Required actions ::
A. Summarize the VMware Carbon Black profile in two sentences.
B. Write out the part of the VMware Carbon Black profile between "- Parent: VMware" and "data for threats.", inclusive.

VMware Carbon Black
- Formerly: Bit9 Bit9 + Carbon Black Carbon Black
- Company type: Subsidiary
- Industry: Endpoint security
- Founded: 2002; 24 years ago (as Bit9)
- Founders: Todd Brennan Allen Hillery John Hanratty
- Headquarters: Waltham, Massachusetts, U.S.
- Key people: Patrick Morley, CEO
- Products: Security software
- Number of employees: 1000+ (2019)
- Parent: VMware
- Website: carbonblack.com

= VMware Carbon Black =

U.S.-based cybersecurity company

VMware Carbon Black (formerly Bit9, Bit9 + Carbon Black, and Carbon Black) is a cybersecurity company based in Waltham, Massachusetts. The company develops cloud-native endpoint security software that is designed to detect malicious behavior and to help prevent malicious files from attacking an organization. The company leverages technology known as the Carbon Black Cloud (CBC), a big data and analytics cloud platform that analyzes customers’ unfiltered data for threats.

Information provided ::
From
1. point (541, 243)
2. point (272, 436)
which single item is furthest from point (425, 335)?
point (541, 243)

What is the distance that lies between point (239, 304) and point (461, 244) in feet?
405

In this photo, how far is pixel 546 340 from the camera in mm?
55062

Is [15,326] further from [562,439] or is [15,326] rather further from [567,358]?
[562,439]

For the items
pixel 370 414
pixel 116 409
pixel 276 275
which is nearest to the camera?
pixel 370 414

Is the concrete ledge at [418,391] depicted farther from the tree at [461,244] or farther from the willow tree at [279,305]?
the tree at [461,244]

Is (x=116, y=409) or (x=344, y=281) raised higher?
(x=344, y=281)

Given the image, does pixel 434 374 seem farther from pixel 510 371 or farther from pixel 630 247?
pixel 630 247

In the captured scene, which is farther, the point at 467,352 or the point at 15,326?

---

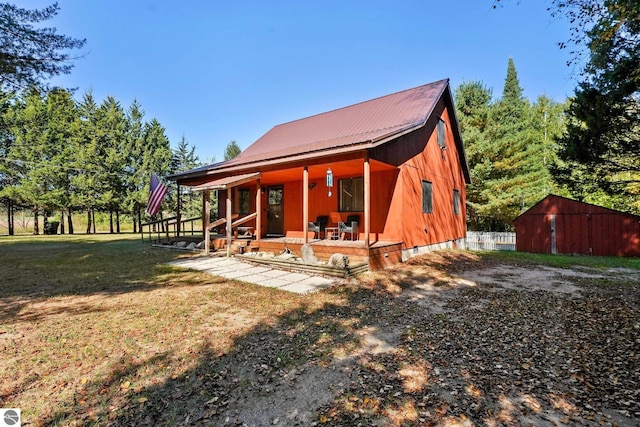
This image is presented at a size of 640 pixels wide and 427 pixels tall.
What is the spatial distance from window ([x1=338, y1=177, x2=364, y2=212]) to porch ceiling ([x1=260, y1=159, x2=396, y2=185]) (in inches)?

Outputs in order ::
A. VMware Carbon Black, formerly Bit9, Bit9 + Carbon Black, and Carbon Black, is a cybersecurity company and VMware subsidiary based in Waltham, Massachusetts. It develops cloud-native endpoint security software designed to detect malicious behavior and help prevent malicious files from attacking an organization, relying on the Carbon Black Cloud platform to analyze customers' unfiltered data for threats.

B.
- Parent: VMware
- Website: carbonblack.com

= VMware Carbon Black =

U.S.-based cybersecurity company

VMware Carbon Black (formerly Bit9, Bit9 + Carbon Black, and Carbon Black) is a cybersecurity company based in Waltham, Massachusetts. The company develops cloud-native endpoint security software that is designed to detect malicious behavior and to help prevent malicious files from attacking an organization. The company leverages technology known as the Carbon Black Cloud (CBC), a big data and analytics cloud platform that analyzes customers’ unfiltered data for threats.